The Upper Tribunal’s grant of permission to appeal
The Upper Tribunal’s grant of permission to appeal
Upper Tribunal Judge Macmillan (as she then was) gave Mr Pereira permission to appeal against the First-tier Tribunal’s decision on 22 August 2022. She did so for the following reasons.
“12 Mr Pereira proposes two grounds of appeal. Both relate to the FTT’s conclusions in relation to [the requests asking to be informed of the steps the Insolvency Service took the investigate the DRO application of the third party] and both, in essence, concern the approach taken to balancing Mr Pereira’s legitimate interests against the 3rd party’s rights and interests. The first proposed ground is that the FTT should have afforded less weight to the 3rd party’s rights and interests because the 3rd party signed a fraudulent declaration in order to obtain the DRO. Mr Pereira asserts in addition that a great deal of information relating to the 3rd party’s DRO application is already in the public domain and, by inference, that ‘the cat is already out of the bag’.
13. The second proposed ground is that there is a strong public interest in publishing the information, because the steps IS took to investigate the 3rd party’s DRO application were clearly inadequate. Mr Pereira submits that he was initially informed by IS that it had carried out an “extensive investigation” of the 3rd party’s application. However, Mr Pereira was able to identify evidence available online of the 3rd party’s financial assets which led to the DRO being withdrawn.
14. The FTT’s decision provides a sufficient outline of the process it has followed when reaching its decision in relation to s.40(2). The FTT reminded itself of relevant guidance provided by the Upper Tribunal in Goldsmith International Business School v IC and the Home Office [2014] UKUT 0563 (AAC), and of the eight propositions identified in this decision from previous authorities. The FTT noted that the first proposition, derived from the Supreme Court’s decision in South Lanarkshire Council v Scottish Information Commissioner [2013] UKSC 55, is that the test for lawfulness of processing as set out in article 6(1)(f) may be distilled into the following pertinent questions:
(i) Is the data controller or the third party or parties to whom the data are disclosed pursuing a legitimate interest or interests?
(ii) Is the processing involved necessary for the purposes of those interests? And
(iii) Is the processing unwarranted in this case by reason of prejudice to the rights and freedoms or legitimate interests of the data subject?”
15. The FTT approached these questions as follows [Judge Macmillan then set out paragraphs 41-44 of the First-tier Tribunal’s decision].

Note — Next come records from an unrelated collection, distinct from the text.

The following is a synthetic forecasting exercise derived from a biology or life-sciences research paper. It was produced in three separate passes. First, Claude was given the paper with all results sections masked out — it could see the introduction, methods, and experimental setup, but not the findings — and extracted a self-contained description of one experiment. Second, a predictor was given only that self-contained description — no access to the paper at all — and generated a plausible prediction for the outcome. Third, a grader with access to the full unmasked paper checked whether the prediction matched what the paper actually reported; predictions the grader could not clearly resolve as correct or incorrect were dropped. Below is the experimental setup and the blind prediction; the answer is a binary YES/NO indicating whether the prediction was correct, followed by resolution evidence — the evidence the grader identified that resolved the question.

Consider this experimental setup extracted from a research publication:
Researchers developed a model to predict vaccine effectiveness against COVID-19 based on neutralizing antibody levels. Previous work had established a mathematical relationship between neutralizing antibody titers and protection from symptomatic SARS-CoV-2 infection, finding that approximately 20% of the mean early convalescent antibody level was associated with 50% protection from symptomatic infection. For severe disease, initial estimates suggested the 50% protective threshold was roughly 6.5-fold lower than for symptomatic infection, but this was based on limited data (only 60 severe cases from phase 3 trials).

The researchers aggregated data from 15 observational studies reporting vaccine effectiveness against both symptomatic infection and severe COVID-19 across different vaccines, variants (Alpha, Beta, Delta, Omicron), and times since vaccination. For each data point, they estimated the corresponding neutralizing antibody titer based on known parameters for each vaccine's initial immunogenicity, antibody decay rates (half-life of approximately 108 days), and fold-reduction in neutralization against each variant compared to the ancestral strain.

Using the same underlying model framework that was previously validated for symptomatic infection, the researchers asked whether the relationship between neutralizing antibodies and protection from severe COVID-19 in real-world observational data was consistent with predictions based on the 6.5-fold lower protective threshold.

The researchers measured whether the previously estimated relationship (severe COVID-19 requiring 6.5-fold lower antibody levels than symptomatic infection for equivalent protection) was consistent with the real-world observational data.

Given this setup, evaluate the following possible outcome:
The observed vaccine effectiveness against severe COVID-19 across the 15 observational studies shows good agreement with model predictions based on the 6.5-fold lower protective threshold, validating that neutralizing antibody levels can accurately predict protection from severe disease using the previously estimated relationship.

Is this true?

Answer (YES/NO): YES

16. It is arguable that the FTT may have made an error in its approach to question (i), namely by attaching weight to Mr Pereira’s legitimate interest in seeking disclosure of the personal data rather than treating this question as a binary issue. (See, by way of contrast, the approach taken by the Upper Tribunal to the issue in Farrand v Information Commissioner [2014] UKUT 310 (AAC) at paragraphs 23 – 25.) Further, and potentially in the alternative, the FTT may arguably have made an error by considering issues relevant to question (ii) – whether disclosure was reasonably necessary for the purposes of Mr Pereira’s interests given that he had already accessed various remedies – when determining the answer to question (i).
17. Although it does not follow that either error (if made) was necessarily material to the outcome of Mr Pereira’s appeal, on the face of it the proposed ground of appeal may have some force, albeit only in relation to the overall approach taken by the FTT to the balance of interests.” I therefore grant permission to appeal.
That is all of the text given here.